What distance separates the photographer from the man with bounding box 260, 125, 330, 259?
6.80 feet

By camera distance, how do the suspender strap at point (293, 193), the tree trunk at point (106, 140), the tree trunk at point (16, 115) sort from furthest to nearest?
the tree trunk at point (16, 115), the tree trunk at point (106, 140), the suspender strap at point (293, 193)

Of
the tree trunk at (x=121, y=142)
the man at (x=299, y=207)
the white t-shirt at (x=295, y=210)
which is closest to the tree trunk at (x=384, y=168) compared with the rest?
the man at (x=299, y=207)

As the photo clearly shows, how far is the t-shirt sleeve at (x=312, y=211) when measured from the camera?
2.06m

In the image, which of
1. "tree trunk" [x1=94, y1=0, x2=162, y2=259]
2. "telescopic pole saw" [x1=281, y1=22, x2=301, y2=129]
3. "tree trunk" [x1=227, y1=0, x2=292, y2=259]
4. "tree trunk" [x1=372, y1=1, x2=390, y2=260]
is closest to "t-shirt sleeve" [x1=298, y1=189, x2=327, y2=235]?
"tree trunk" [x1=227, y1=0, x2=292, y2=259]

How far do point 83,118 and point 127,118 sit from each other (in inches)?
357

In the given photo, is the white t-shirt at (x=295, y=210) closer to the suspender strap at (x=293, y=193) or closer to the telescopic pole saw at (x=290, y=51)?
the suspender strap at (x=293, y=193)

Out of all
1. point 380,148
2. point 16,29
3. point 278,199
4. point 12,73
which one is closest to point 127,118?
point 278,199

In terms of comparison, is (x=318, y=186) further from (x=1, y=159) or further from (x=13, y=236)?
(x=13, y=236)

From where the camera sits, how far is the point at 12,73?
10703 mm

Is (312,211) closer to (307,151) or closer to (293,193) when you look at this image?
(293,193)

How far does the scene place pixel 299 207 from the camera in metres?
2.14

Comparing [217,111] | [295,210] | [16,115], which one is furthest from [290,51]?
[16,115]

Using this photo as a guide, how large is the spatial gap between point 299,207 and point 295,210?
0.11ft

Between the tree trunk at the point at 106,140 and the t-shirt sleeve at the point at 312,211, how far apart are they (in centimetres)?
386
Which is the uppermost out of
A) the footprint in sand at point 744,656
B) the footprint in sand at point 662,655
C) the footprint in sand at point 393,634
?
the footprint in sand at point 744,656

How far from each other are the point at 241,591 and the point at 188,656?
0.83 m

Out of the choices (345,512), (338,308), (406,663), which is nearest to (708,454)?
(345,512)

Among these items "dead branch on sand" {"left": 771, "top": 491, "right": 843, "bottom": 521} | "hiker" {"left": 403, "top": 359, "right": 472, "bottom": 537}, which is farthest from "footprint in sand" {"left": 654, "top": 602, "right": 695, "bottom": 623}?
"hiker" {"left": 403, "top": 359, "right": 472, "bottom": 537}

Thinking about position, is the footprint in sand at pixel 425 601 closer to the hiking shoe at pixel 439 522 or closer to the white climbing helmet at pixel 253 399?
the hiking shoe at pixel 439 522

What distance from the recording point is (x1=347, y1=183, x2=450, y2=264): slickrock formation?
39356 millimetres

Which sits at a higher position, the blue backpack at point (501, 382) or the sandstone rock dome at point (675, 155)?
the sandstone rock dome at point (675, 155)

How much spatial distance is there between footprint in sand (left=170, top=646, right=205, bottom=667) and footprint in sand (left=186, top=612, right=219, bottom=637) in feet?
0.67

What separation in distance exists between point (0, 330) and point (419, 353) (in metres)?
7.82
####
● QUÉ ENTREGAR: Presenta todas las líneas de los registros anteriores como una lista numerada y omite las líneas en blanco.

● RESPUESTA AL EJERCICIO:
1. What distance separates the photographer from the man with bounding box 260, 125, 330, 259?
2. 6.80 feet
3. By camera distance, how do the suspender strap at point (293, 193), the tree trunk at point (106, 140), the tree trunk at point (16, 115) sort from furthest to nearest?
4. the tree trunk at point (16, 115), the tree trunk at point (106, 140), the suspender strap at point (293, 193)
5. Of
6. the tree trunk at (x=121, y=142)
7. the man at (x=299, y=207)
8. the white t-shirt at (x=295, y=210)
9. which is closest to the tree trunk at (x=384, y=168) compared with the rest?
10. the man at (x=299, y=207)
11. As the photo clearly shows, how far is the t-shirt sleeve at (x=312, y=211) when measured from the camera?
12. 2.06m
13. In the image, which of
14. 1. "tree trunk" [x1=94, y1=0, x2=162, y2=259]
15. 2. "telescopic pole saw" [x1=281, y1=22, x2=301, y2=129]
16. 3. "tree trunk" [x1=227, y1=0, x2=292, y2=259]
17. 4. "tree trunk" [x1=372, y1=1, x2=390, y2=260]
18. is closest to "t-shirt sleeve" [x1=298, y1=189, x2=327, y2=235]?
19. "tree trunk" [x1=227, y1=0, x2=292, y2=259]
20. How far do point 83,118 and point 127,118 sit from each other (in inches)?
21. 357
22. In the given photo, is the white t-shirt at (x=295, y=210) closer to the suspender strap at (x=293, y=193) or closer to the telescopic pole saw at (x=290, y=51)?
23. the suspender strap at (x=293, y=193)
24. Out of all
25. 1. point 380,148
26. 2. point 16,29
27. 3. point 278,199
28. 4. point 12,73
29. which one is closest to point 127,118?
30. point 278,199
31. In terms of comparison, is (x=318, y=186) further from (x=1, y=159) or further from (x=13, y=236)?
32. (x=13, y=236)
33. From where the camera sits, how far is the point at 12,73?
34. 10703 mm
35. Is (312,211) closer to (307,151) or closer to (293,193) when you look at this image?
36. (293,193)
37. How far does the scene place pixel 299 207 from the camera in metres?
38. 2.14
39. Comparing [217,111] | [295,210] | [16,115], which one is furthest from [290,51]?
40. [16,115]
41. Using this photo as a guide, how large is the spatial gap between point 299,207 and point 295,210?
42. 0.11ft
43. Between the tree trunk at the point at 106,140 and the t-shirt sleeve at the point at 312,211, how far apart are they (in centimetres)?
44. 386
45. Which is the uppermost out of
46. A) the footprint in sand at point 744,656
47. B) the footprint in sand at point 662,655
48. C) the footprint in sand at point 393,634
49. ?
50. the footprint in sand at point 744,656
51. How far from each other are the point at 241,591 and the point at 188,656?
52. 0.83 m
53. Out of the choices (345,512), (338,308), (406,663), which is nearest to (708,454)?
54. (345,512)
55. Among these items "dead branch on sand" {"left": 771, "top": 491, "right": 843, "bottom": 521} | "hiker" {"left": 403, "top": 359, "right": 472, "bottom": 537}, which is farthest from "footprint in sand" {"left": 654, "top": 602, "right": 695, "bottom": 623}?
56. "hiker" {"left": 403, "top": 359, "right": 472, "bottom": 537}
57. Thinking about position, is the footprint in sand at pixel 425 601 closer to the hiking shoe at pixel 439 522 or closer to the white climbing helmet at pixel 253 399?
58. the hiking shoe at pixel 439 522
59. What distance from the recording point is (x1=347, y1=183, x2=450, y2=264): slickrock formation?
60. 39356 millimetres
61. Which sits at a higher position, the blue backpack at point (501, 382) or the sandstone rock dome at point (675, 155)?
62. the sandstone rock dome at point (675, 155)
63. How much spatial distance is there between footprint in sand (left=170, top=646, right=205, bottom=667) and footprint in sand (left=186, top=612, right=219, bottom=637) in feet?
64. 0.67
65. What separation in distance exists between point (0, 330) and point (419, 353) (in metres)?
66. 7.82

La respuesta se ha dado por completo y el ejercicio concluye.